Each record needs to be transcribed word for word, though without its pictures.
■ ■ ■ ■
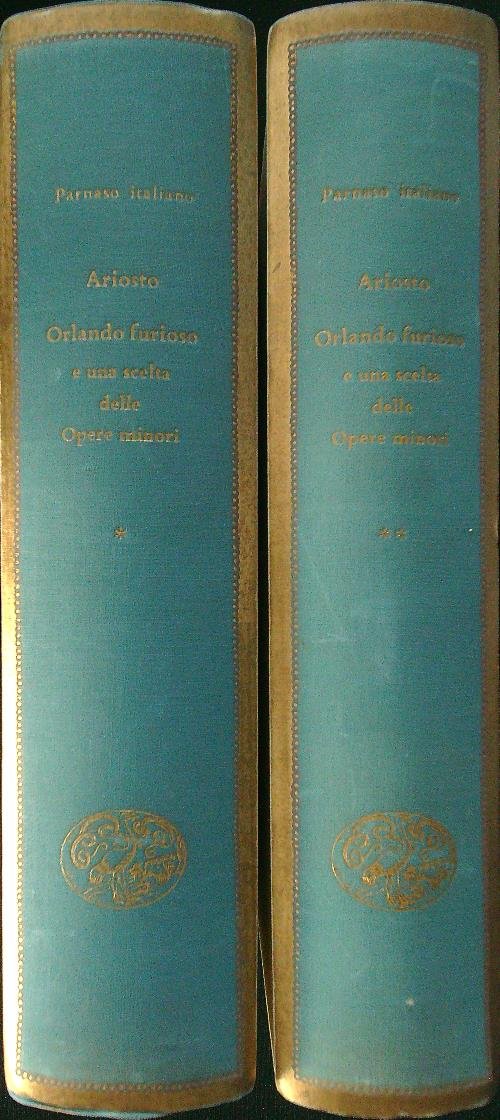 Orlando Furioso e una scelta delle Opere minori 2vv senza …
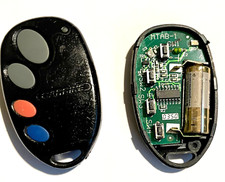 Carbine keyless entry remote FCC ELVMTBA car ...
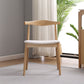 Traditional Side Chair Wood Open Back Dining Room Chair for Kitchen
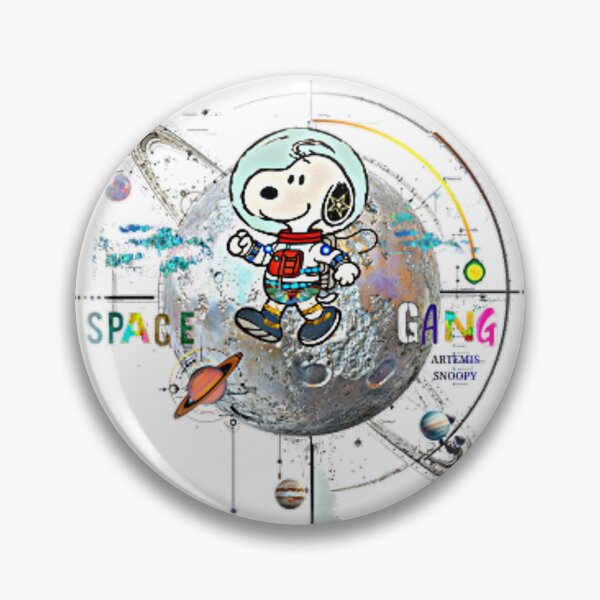 Item preview, Snoopy Dog, Space Gang. designed and sold by Rosa1977.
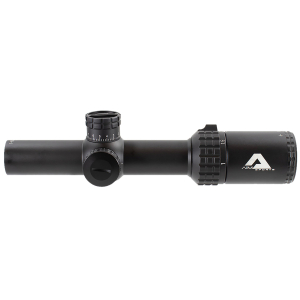 Aim Sports Alpha 6 Black Anodized 1-6x 24mm CQ1-MOA Reticle
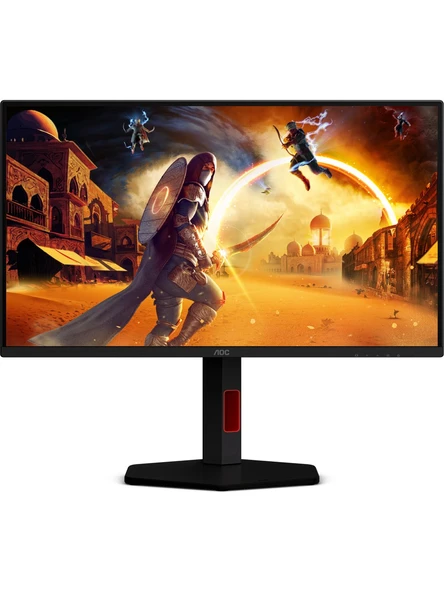 AOC 25G4KUR 24.5" 0.3 ms Full HD Pivot IPS 400 Hz Oyuncu Monitörü(Ölü Pixel) ürün görseli 1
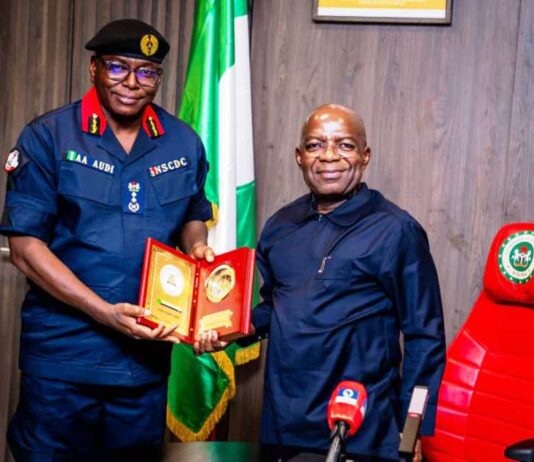 Federal Government Approves NSCDC Office Permanent Construction In Abia As Governor Otti Grants Land Allocation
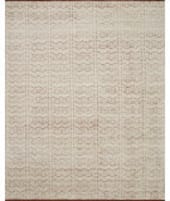 Carrier and Company x Loloi Walker Wal-02 Rust - Ivory Rug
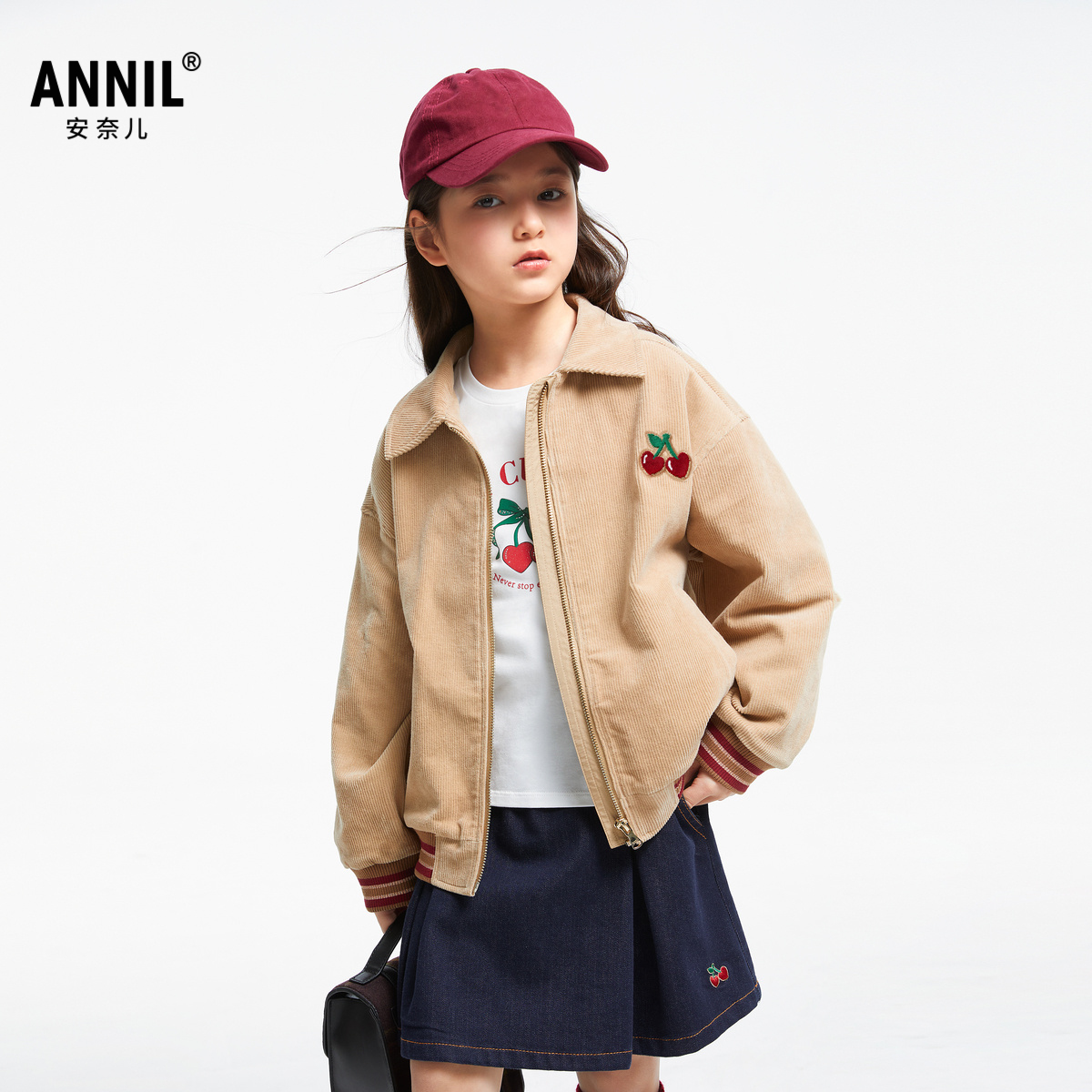 【商场同款】安奈儿童装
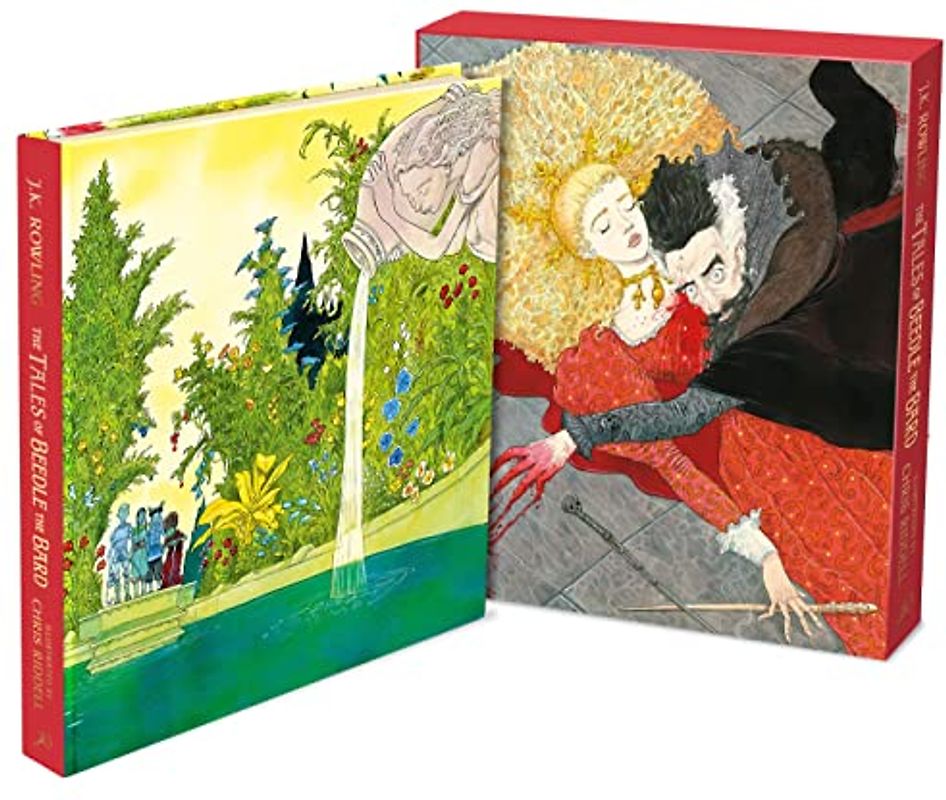 The Tales of Beedle the Bard - Illustrated Edition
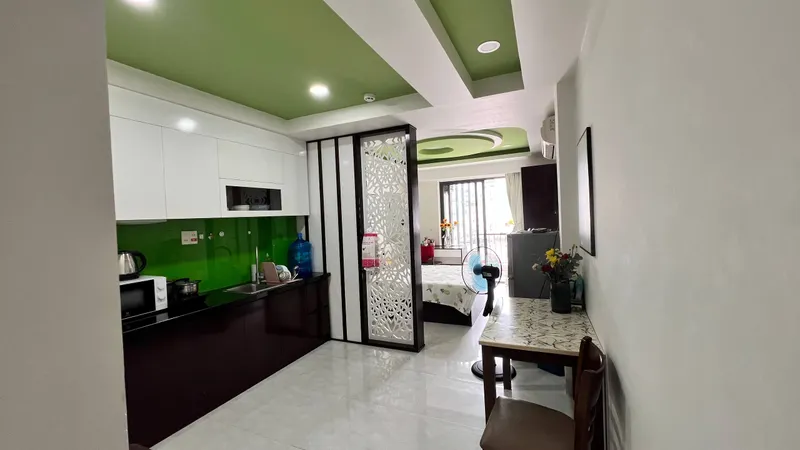 Căn hộ Studio – Trung tâm thành phố, gần khách sạn Liberty – Đầy đủ nội thất – 6,5 triệu VND/tháng — 4/6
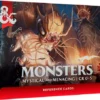 Dungeons & Dragons - Monster Reference Cards: Mystical and Menacing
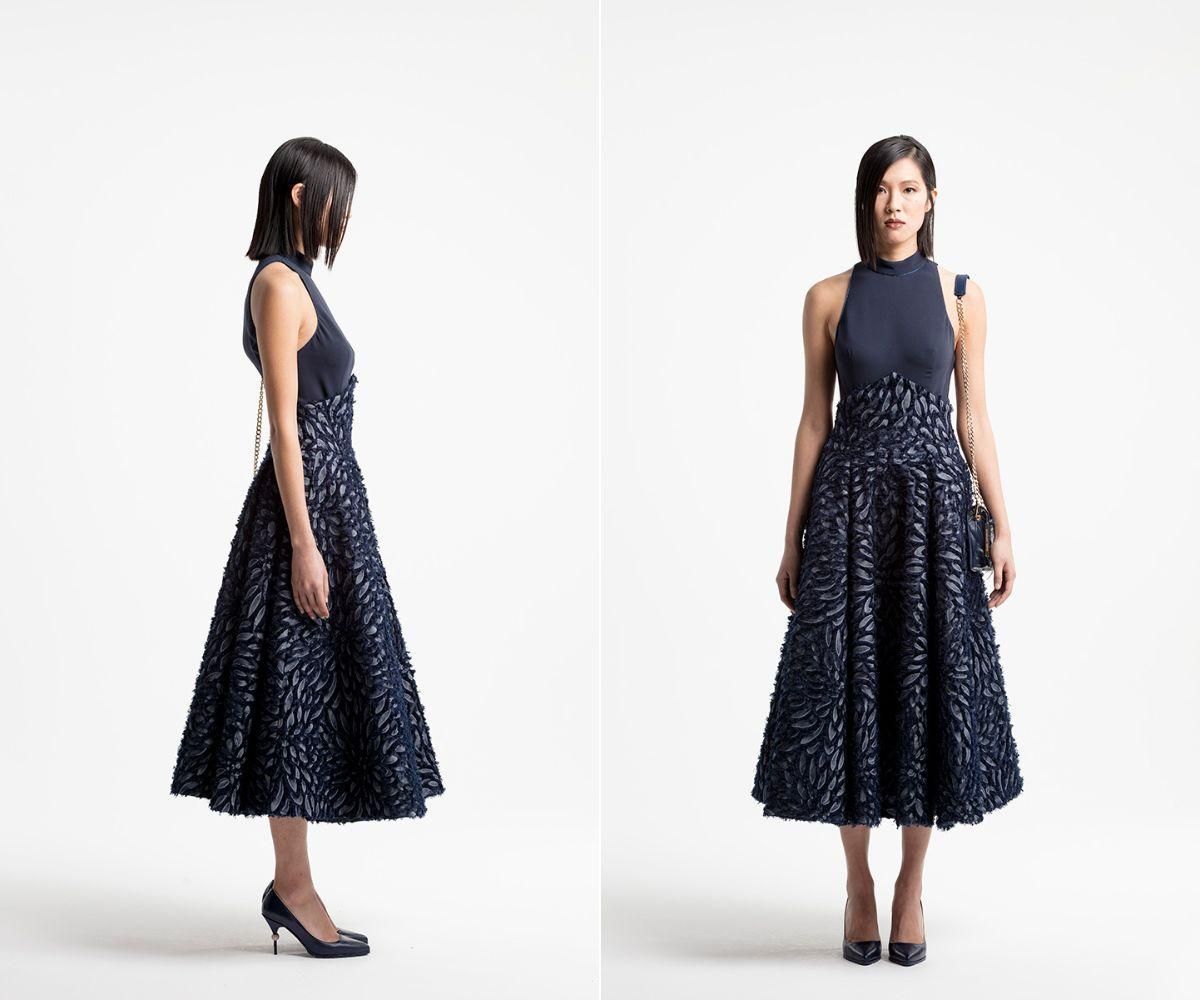 Jupe avec ceinture, par Isabel Zapardiez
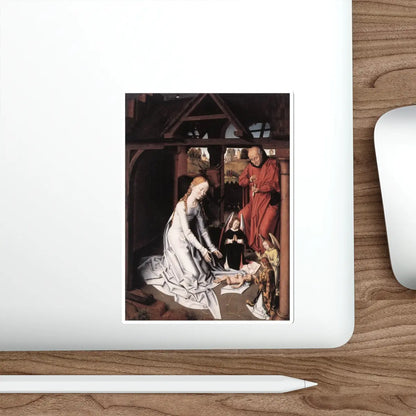 SKU:15298966768848752285 Sticker types:White Shape:Die-Cut Sizes:5" × 5"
■ ■ ■ ■
### Reply:
 Orlando Furioso e una scelta delle Opere minori 2vv senza …
 Carbine keyless entry remote FCC ELVMTBA car ...
 Traditional Side Chair Wood Open Back Dining Room Chair for Kitchen
 Item preview, Snoopy Dog, Space Gang. designed and sold by Rosa1977.
 Aim Sports Alpha 6 Black Anodized 1-6x 24mm CQ1-MOA Reticle
 AOC 25G4KUR 24.5" 0.3 ms Full HD Pivot IPS 400 Hz Oyuncu Monitörü(Ölü Pixel) ürün görseli 1
 Federal Government Approves NSCDC Office Permanent Construction In Abia As Governor Otti Grants Land Allocation
 Carrier and Company x Loloi Walker Wal-02 Rust - Ivory Rug
 【商场同款】安奈儿童装
 The Tales of Beedle the Bard - Illustrated Edition
 Căn hộ Studio – Trung tâm thành phố, gần khách sạn Liberty – Đầy đủ nội thất – 6,5 triệu VND/tháng — 4/6
 Dungeons & Dragons - Monster Reference Cards: Mystical and Menacing
 Jupe avec ceinture, par Isabel Zapardiez
 SKU:15298966768848752285 Sticker types:White Shape:Die-Cut Sizes:5" × 5"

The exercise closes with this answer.